Advantages of the smaller business

Last week I had the privilege of speaking at a conference for small church leaders in southern California. The two-day conference was hosted by Transformation Ministries specifically for their pastors serving in churches of 200 or less.

Southern California is an area with numerous megachurches, and I was curious to talk to these pastors about how it’s like to serve a smaller church with so many of these much larger churches almost in their back yard. I soon learned that it is a challenge for some of the pastors. One issue that some of these pastors addressed was that some in their churches struggled with self-esteem issues regarding their church. They wondered why their church had not grown as large as some of these other churches. Although none admitted it, I’m sure some were trying to compete with these larger churches. As I told them in the seminar, they didn’t have the resources to compete with the larger churches, and they were not expected to do so anyway.

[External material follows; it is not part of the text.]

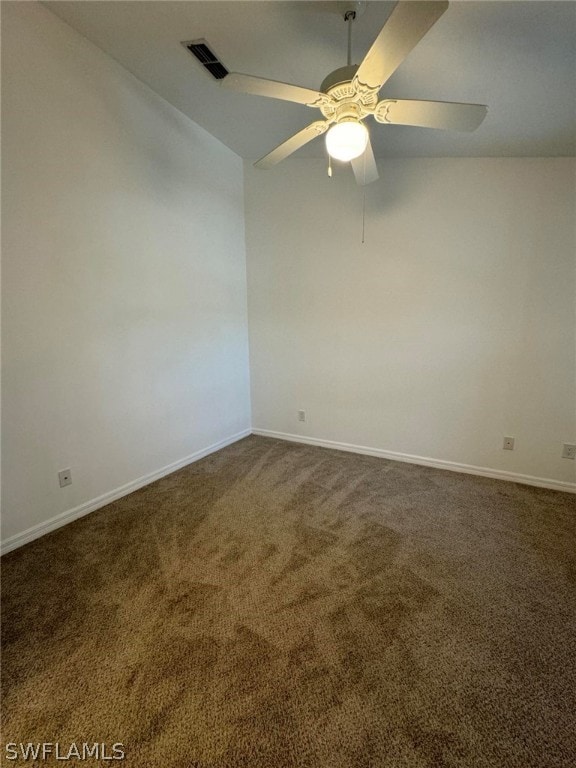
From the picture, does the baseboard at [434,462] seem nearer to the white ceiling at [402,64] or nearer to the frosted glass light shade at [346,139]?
the white ceiling at [402,64]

The fact is that they enjoyed certain advantages over the megachurches that would appeal to some of the people they sought to reach.

  • Small churches can offer a sense of community that is not naturally found in larger churches.
  • Small churches communicate quickly.
  • Small churches allow people opportunities to serve.
  • Small churches value people over programs or performances.

When large big-box companies move into a community one of the first things that happen is that some of the smaller, established businesses close their doors. They feel they can’t compete with the prices and products the larger stores provide, and they are right. However, they can often meet a market niche that the larger stores cannot meet.

  • Small businesses can provide more personal service than the big-box stores. A big store might have 20 cash registers, but if only two of them are open they offer no benefit to their customers. Many people are tired of being treated as a commodity, a number, and are willing to pay more for personal service from someone who is genuinely glad that they are shopping in their store.
  • Small businesses can provide specialized products that a larger store might not carry. A big-box store offers products that they can obtain with significant discounts from their suppliers. While they may have many products on their shelves, they don’t carry everything. The quality may not be the best either. After all, they are pushing their suppliers for the lowest price, and that often means lower quality. Your small business can compete by offering products the big stores won’t carry.
  • Small businesses will often be involved in the local community. The big stores are often involved as well, but people expect them to be. When the public sees the smaller stores sponsoring a sports team or participating in the local Chamber of Commerce it means something different than when the larger stores do so.
  • Small businesses don’t hide behind “Company policy” when addressing issues. If someone has a problem with your product or service, they can usually speak directly to the owner who, if he or she is wise, will make it right immediately. This can create a great deal of goodwill that the larger stores often do not enjoy due to their more autocratic nature.

The main thing a small business owner needs to remember when competing with big-box stores is that you can often do more by doing less. Don’t try to compete with these larger stores on price or anything else where they will have a natural advantage. Focus on doing the things they can’t do. Find a niche market and pour your resources and efforts on serving that market.